(ROWS):
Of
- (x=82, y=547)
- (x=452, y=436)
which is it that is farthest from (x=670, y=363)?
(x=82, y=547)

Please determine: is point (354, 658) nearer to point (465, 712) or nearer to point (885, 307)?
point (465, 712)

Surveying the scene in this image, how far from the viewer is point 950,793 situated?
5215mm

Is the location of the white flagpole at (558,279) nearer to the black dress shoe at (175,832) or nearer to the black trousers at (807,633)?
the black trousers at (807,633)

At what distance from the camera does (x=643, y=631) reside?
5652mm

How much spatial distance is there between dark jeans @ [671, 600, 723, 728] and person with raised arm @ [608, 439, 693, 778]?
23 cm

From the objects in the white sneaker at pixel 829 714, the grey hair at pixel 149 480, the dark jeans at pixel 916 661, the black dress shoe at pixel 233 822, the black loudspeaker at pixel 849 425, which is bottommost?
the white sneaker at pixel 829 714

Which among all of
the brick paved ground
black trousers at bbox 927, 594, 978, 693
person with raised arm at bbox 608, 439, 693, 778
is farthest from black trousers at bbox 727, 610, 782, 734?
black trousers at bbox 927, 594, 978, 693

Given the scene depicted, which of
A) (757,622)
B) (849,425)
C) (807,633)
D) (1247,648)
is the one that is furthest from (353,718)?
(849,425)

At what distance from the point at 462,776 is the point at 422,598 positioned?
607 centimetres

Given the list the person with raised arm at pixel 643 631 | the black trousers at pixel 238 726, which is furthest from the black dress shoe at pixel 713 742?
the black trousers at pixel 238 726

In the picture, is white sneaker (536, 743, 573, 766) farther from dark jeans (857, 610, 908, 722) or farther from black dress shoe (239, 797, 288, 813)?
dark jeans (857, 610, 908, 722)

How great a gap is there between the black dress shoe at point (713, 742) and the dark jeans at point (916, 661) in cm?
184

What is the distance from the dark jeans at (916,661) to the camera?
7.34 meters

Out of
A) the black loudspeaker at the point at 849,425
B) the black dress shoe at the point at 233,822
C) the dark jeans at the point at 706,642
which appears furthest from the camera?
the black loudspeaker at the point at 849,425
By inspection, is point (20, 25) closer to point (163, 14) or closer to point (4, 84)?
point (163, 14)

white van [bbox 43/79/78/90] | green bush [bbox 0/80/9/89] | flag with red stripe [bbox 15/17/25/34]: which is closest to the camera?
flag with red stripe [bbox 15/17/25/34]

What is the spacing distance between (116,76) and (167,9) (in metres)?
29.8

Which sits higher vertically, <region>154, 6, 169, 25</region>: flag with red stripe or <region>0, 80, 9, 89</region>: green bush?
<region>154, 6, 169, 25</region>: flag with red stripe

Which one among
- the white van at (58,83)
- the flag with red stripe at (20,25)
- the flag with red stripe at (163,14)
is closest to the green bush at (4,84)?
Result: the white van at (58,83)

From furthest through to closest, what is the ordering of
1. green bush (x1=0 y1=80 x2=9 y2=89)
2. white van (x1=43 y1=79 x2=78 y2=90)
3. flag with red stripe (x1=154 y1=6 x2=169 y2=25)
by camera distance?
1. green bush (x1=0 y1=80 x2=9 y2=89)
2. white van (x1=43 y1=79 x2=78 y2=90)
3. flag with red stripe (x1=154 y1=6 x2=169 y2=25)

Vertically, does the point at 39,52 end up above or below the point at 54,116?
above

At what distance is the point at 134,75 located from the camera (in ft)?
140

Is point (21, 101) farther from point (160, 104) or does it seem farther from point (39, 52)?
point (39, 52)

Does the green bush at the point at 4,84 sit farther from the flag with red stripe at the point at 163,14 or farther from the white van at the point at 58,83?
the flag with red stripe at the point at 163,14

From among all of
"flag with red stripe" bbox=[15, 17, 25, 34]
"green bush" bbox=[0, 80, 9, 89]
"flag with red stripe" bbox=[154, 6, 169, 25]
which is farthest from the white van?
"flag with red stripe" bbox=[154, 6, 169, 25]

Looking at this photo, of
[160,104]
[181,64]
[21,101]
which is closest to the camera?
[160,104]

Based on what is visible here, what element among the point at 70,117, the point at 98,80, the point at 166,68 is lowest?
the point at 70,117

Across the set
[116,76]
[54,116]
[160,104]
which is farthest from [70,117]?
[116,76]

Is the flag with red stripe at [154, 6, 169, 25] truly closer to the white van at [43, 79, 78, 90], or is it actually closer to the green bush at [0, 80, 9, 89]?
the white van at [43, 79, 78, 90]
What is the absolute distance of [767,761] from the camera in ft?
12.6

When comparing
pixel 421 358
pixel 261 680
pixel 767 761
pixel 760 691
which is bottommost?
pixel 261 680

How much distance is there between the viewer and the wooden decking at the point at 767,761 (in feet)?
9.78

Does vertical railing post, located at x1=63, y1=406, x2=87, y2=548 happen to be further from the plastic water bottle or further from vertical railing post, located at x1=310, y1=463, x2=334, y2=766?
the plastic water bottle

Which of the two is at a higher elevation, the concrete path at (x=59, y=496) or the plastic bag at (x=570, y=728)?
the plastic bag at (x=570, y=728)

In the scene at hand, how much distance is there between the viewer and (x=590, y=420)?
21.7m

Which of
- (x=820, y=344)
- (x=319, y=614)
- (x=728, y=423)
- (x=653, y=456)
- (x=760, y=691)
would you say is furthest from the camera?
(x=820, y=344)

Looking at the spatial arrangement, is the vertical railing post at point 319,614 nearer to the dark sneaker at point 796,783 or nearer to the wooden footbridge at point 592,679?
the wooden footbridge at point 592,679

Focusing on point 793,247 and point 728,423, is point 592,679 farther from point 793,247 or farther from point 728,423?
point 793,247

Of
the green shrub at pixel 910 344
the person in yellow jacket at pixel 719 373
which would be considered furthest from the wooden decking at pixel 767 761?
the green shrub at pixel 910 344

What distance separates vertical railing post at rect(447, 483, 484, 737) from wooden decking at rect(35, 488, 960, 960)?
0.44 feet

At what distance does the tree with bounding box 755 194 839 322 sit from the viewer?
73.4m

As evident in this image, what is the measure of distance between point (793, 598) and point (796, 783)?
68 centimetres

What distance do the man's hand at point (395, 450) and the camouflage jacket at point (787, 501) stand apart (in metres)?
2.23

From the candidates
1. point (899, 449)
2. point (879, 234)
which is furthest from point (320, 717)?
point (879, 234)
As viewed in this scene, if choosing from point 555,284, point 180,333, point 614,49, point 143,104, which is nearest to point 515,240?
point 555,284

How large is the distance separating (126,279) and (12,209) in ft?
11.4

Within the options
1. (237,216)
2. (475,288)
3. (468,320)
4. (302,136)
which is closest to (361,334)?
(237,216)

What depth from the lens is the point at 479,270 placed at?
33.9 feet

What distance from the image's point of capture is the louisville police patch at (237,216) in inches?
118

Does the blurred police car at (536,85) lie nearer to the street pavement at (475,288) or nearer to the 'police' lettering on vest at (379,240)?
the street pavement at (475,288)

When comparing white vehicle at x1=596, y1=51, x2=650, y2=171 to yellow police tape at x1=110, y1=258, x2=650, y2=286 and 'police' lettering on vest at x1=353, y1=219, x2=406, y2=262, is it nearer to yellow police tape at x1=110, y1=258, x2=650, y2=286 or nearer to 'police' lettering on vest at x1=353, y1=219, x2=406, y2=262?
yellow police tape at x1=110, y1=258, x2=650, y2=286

(YOUR INSTRUCTIONS):
Give the material above again, word for word.

(THE OUTPUT):
Of
- (x=82, y=547)
- (x=452, y=436)
which is it that is farthest from (x=670, y=363)?
(x=82, y=547)

Please determine: is point (354, 658) nearer to point (465, 712) or nearer to point (885, 307)?
point (465, 712)

Surveying the scene in this image, how far from the viewer is point 950,793 situated?
5215mm

Is the location of the white flagpole at (558,279) nearer to the black dress shoe at (175,832) or nearer to the black trousers at (807,633)?
the black trousers at (807,633)

At what distance from the camera does (x=643, y=631) reside?
5652mm

How much spatial distance is there between dark jeans @ [671, 600, 723, 728] and person with raised arm @ [608, 439, 693, 778]?
23 cm

From the objects in the white sneaker at pixel 829 714, the grey hair at pixel 149 480, the dark jeans at pixel 916 661, the black dress shoe at pixel 233 822, the black loudspeaker at pixel 849 425, which is bottommost?
the white sneaker at pixel 829 714

Which among all of
the brick paved ground
black trousers at bbox 927, 594, 978, 693
person with raised arm at bbox 608, 439, 693, 778
is farthest from black trousers at bbox 727, 610, 782, 734?
black trousers at bbox 927, 594, 978, 693

Given the scene depicted, which of
A) (757,622)
B) (849,425)
C) (807,633)
D) (1247,648)
is the one that is furthest from (353,718)?
(849,425)

At what distance from the point at 462,776 is the point at 422,598 positioned?
607 centimetres

Given the list the person with raised arm at pixel 643 631 | the black trousers at pixel 238 726, which is furthest from the black dress shoe at pixel 713 742?
the black trousers at pixel 238 726

In the picture, is white sneaker (536, 743, 573, 766) farther from dark jeans (857, 610, 908, 722) or farther from black dress shoe (239, 797, 288, 813)?
dark jeans (857, 610, 908, 722)

How great a gap is there between the black dress shoe at point (713, 742) and the dark jeans at point (916, 661) in cm?
184

What is the distance from the dark jeans at (916,661) to the camera?
7.34 meters

Out of
A) the black loudspeaker at the point at 849,425
B) the black dress shoe at the point at 233,822
C) the dark jeans at the point at 706,642
which appears furthest from the camera?
the black loudspeaker at the point at 849,425
By inspection, is point (20, 25) closer to point (163, 14) or closer to point (4, 84)?
point (163, 14)

white van [bbox 43/79/78/90] | green bush [bbox 0/80/9/89] | flag with red stripe [bbox 15/17/25/34]: which is closest to the camera?
flag with red stripe [bbox 15/17/25/34]

What is the spacing distance between (116,76) and (167,9) (in metres)?
29.8

Which sits higher vertically, <region>154, 6, 169, 25</region>: flag with red stripe or <region>0, 80, 9, 89</region>: green bush?
<region>154, 6, 169, 25</region>: flag with red stripe

Which one among
- the white van at (58,83)
- the flag with red stripe at (20,25)
- the flag with red stripe at (163,14)
is closest to the green bush at (4,84)?
Result: the white van at (58,83)

From furthest through to closest, what is the ordering of
1. green bush (x1=0 y1=80 x2=9 y2=89)
2. white van (x1=43 y1=79 x2=78 y2=90)
3. flag with red stripe (x1=154 y1=6 x2=169 y2=25)
by camera distance?
1. green bush (x1=0 y1=80 x2=9 y2=89)
2. white van (x1=43 y1=79 x2=78 y2=90)
3. flag with red stripe (x1=154 y1=6 x2=169 y2=25)

Vertically, does the point at 39,52 end up above or below the point at 54,116?
above

At what distance is the point at 134,75 located from the camera (in ft)?
140

Is point (21, 101) farther from point (160, 104) or does it seem farther from point (39, 52)?
point (39, 52)

Does the green bush at the point at 4,84 sit farther from the flag with red stripe at the point at 163,14 or farther from the white van at the point at 58,83?
the flag with red stripe at the point at 163,14

From among all of
"flag with red stripe" bbox=[15, 17, 25, 34]
"green bush" bbox=[0, 80, 9, 89]
"flag with red stripe" bbox=[154, 6, 169, 25]
which is farthest from the white van?
"flag with red stripe" bbox=[154, 6, 169, 25]

Looking at this photo, of
[160,104]
[181,64]
[21,101]
which is closest to the camera?
[160,104]

Based on what is visible here, what element among the point at 70,117, the point at 98,80, the point at 166,68 is lowest?
the point at 70,117

Across the set
[116,76]
[54,116]
[160,104]
which is farthest from [70,117]?
[116,76]

Is the flag with red stripe at [154, 6, 169, 25] truly closer to the white van at [43, 79, 78, 90], or is it actually closer to the green bush at [0, 80, 9, 89]?
the white van at [43, 79, 78, 90]
What is the absolute distance of [767,761] from the camera in ft?
12.6

When comparing
pixel 421 358
pixel 261 680
pixel 767 761
pixel 760 691
which is bottommost?
pixel 261 680

How much distance is there between the viewer and the wooden decking at the point at 767,761 (in feet)?
9.78

Does vertical railing post, located at x1=63, y1=406, x2=87, y2=548 happen to be further from the plastic water bottle or further from vertical railing post, located at x1=310, y1=463, x2=334, y2=766?
the plastic water bottle

Which of the two is at a higher elevation, the concrete path at (x=59, y=496) or the plastic bag at (x=570, y=728)?
the plastic bag at (x=570, y=728)

In the scene at hand, how much distance is there between the viewer and (x=590, y=420)?
21.7m

Which of
- (x=820, y=344)
- (x=319, y=614)
- (x=728, y=423)
- (x=653, y=456)
- (x=760, y=691)
would you say is furthest from the camera?
(x=820, y=344)

Looking at the spatial arrangement, is the vertical railing post at point 319,614 nearer to the dark sneaker at point 796,783 or nearer to the wooden footbridge at point 592,679?
the wooden footbridge at point 592,679

Focusing on point 793,247 and point 728,423, is point 592,679 farther from point 793,247 or farther from point 728,423?
point 793,247

Of
the green shrub at pixel 910 344
the person in yellow jacket at pixel 719 373
which would be considered furthest from the wooden decking at pixel 767 761?
the green shrub at pixel 910 344

What distance separates vertical railing post at rect(447, 483, 484, 737) from wooden decking at rect(35, 488, 960, 960)?
0.44 feet

At what distance does the tree with bounding box 755 194 839 322 sit from the viewer?
73.4m

As evident in this image, what is the measure of distance between point (793, 598) and point (796, 783)?
68 centimetres

What distance do the man's hand at point (395, 450) and the camouflage jacket at point (787, 501) stand apart (in metres)?
2.23

From the candidates
1. point (899, 449)
2. point (879, 234)
which is furthest from point (320, 717)?
point (879, 234)
As viewed in this scene, if choosing from point 555,284, point 180,333, point 614,49, point 143,104, which is nearest to point 515,240?
point 555,284

How large is the distance separating (126,279) and (12,209) in ft?
11.4

Within the options
1. (237,216)
2. (475,288)
3. (468,320)
4. (302,136)
which is closest to (361,334)?
(237,216)

What depth from the lens is the point at 479,270 placed at?
33.9 feet

What distance from the image's point of capture is the louisville police patch at (237,216) in inches?
118

Does the blurred police car at (536,85) lie nearer to the street pavement at (475,288) or nearer to the 'police' lettering on vest at (379,240)?
the street pavement at (475,288)

When comparing white vehicle at x1=596, y1=51, x2=650, y2=171 to yellow police tape at x1=110, y1=258, x2=650, y2=286 and 'police' lettering on vest at x1=353, y1=219, x2=406, y2=262, is it nearer to yellow police tape at x1=110, y1=258, x2=650, y2=286 or nearer to 'police' lettering on vest at x1=353, y1=219, x2=406, y2=262?
yellow police tape at x1=110, y1=258, x2=650, y2=286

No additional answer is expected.